Building a foundation through education

A Loyola University Chicago double-Rambler, Hoffman earned her LLM in Child and Family Law from the School of Law in 2010, and her SJD in Health Law and Policy in 2012.  Her doctoral dissertation focused on challenging the federal government to improve access to healthcare for children with autism and was published in its entirety by The John Marshall Law Review.   
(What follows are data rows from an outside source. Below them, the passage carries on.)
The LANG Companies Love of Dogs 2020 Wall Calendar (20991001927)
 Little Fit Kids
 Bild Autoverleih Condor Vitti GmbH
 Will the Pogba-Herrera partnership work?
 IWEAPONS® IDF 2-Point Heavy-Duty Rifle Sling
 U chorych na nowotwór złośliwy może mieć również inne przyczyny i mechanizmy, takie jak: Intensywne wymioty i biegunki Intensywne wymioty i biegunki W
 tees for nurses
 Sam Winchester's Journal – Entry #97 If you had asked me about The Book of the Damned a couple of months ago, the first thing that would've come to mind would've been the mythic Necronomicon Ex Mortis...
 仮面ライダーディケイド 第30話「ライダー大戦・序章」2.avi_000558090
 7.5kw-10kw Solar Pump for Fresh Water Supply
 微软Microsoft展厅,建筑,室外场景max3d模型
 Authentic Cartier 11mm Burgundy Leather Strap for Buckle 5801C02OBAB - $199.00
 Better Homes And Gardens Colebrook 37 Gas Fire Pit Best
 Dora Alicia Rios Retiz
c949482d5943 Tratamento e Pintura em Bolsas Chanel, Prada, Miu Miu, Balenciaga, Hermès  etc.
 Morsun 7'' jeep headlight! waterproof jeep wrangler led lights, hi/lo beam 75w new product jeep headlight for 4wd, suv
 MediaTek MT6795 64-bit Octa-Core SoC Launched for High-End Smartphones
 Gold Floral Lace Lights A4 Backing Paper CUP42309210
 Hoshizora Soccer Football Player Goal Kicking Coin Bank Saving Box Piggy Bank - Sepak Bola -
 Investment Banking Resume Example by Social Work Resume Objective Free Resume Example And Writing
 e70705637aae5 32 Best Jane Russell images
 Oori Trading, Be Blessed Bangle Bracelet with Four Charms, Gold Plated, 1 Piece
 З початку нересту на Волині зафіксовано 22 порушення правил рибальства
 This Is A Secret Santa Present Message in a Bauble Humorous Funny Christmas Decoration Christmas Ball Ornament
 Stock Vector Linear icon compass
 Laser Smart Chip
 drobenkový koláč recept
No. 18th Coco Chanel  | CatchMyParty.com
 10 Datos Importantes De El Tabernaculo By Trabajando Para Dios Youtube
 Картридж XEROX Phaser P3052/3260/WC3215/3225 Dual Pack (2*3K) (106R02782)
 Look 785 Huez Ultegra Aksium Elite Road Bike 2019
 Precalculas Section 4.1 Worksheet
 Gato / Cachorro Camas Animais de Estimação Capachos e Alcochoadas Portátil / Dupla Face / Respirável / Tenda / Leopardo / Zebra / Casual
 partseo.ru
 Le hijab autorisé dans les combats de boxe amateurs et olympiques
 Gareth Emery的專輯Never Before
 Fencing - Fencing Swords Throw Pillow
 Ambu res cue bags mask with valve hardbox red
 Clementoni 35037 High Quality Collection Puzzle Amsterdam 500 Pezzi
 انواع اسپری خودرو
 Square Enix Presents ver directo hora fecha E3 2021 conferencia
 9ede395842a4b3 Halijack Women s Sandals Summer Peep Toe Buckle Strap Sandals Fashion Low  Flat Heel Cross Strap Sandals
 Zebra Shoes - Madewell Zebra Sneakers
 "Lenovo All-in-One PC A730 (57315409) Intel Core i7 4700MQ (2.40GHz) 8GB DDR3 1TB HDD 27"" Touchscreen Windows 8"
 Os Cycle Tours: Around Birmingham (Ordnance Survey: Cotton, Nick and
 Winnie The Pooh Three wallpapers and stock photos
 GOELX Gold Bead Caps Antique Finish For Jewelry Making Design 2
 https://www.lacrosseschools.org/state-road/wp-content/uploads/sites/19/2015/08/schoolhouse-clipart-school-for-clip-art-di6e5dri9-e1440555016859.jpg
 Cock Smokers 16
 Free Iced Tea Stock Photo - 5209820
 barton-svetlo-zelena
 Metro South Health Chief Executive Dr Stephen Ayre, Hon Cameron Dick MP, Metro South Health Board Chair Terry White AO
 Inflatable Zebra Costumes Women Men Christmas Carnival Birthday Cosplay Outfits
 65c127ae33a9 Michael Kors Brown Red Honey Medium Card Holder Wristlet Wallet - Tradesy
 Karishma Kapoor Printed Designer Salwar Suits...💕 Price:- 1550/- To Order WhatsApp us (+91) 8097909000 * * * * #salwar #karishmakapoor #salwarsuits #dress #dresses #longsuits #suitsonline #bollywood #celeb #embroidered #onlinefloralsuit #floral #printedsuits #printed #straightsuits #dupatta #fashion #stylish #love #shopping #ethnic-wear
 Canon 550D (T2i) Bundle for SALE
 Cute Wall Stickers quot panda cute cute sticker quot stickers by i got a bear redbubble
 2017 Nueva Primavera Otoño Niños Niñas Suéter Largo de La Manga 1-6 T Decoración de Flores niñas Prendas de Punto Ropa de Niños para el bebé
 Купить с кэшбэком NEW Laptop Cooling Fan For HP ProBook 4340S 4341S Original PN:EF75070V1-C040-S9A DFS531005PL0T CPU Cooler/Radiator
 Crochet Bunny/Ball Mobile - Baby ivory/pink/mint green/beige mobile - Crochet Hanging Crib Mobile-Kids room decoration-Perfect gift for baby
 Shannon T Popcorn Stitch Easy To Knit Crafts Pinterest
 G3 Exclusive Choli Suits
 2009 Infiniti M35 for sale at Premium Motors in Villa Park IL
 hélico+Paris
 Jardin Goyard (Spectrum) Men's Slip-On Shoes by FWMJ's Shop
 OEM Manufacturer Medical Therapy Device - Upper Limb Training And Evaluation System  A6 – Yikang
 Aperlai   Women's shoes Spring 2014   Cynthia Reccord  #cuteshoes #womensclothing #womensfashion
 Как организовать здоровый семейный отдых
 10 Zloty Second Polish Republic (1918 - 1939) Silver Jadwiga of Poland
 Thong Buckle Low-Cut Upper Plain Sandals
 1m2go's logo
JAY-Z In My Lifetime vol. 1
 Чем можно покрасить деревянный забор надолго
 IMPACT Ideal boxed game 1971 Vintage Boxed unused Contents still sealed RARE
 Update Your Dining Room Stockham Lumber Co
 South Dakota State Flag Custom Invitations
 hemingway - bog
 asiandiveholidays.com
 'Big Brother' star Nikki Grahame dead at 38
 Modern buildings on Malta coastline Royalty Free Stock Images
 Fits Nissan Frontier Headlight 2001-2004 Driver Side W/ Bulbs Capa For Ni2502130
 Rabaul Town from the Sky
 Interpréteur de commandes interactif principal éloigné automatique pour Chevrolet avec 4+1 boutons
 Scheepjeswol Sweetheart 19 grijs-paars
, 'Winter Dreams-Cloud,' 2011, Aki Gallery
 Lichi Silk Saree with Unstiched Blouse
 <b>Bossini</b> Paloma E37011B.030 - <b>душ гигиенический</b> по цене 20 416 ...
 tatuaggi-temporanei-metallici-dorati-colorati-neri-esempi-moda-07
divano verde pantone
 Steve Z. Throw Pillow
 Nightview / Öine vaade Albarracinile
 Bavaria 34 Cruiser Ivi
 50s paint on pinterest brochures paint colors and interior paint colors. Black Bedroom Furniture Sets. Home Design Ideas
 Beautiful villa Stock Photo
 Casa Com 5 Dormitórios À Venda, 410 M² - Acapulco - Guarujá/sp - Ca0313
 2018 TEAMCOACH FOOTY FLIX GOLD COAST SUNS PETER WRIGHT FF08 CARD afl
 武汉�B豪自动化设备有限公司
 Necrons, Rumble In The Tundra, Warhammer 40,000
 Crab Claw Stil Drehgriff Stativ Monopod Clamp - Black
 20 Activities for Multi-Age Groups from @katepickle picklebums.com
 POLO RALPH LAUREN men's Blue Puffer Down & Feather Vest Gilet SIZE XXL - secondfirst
Embracing the law school experience at Loyola
While a graduate student at Loyola, Hoffman served as a staff writer for Loyola’s Public Interest Law Reporter, and assisted drafting portions of the student manual for the Health Justice Project, a medical-legal clinic established by the Beazley Institute for Health Law and Policy to identify and resolve social and legal issues that negatively affect the health and well-being of vulnerable populations. She also served as a research assistant for the late professor Michael Zimmer.  “Professor Zimmer was one of my greatest mentors at Loyola.  I was invited by his wife to speak at his memorial service,” says Laura Hoffman. Zimmer, who joined Loyola in 2008 and served as a member of the School of Law’s full-time faculty until his passing in 2015, also taught at Seton Hall Law School. “It’s bittersweet to be working in my first academic position at a school where my most beloved mentor once taught.”

Overcoming obstacles
Hoffman, who has been visually impaired since birth due to a genetic eye disorder, says the combination of her passion for making a difference in the lives of people with disabilities, lots of hard work, and her tenacity have guided her career. “I am thrilled to be at Seton Hall and forever grateful to Loyola for giving me a strong foundation to foster professional development.”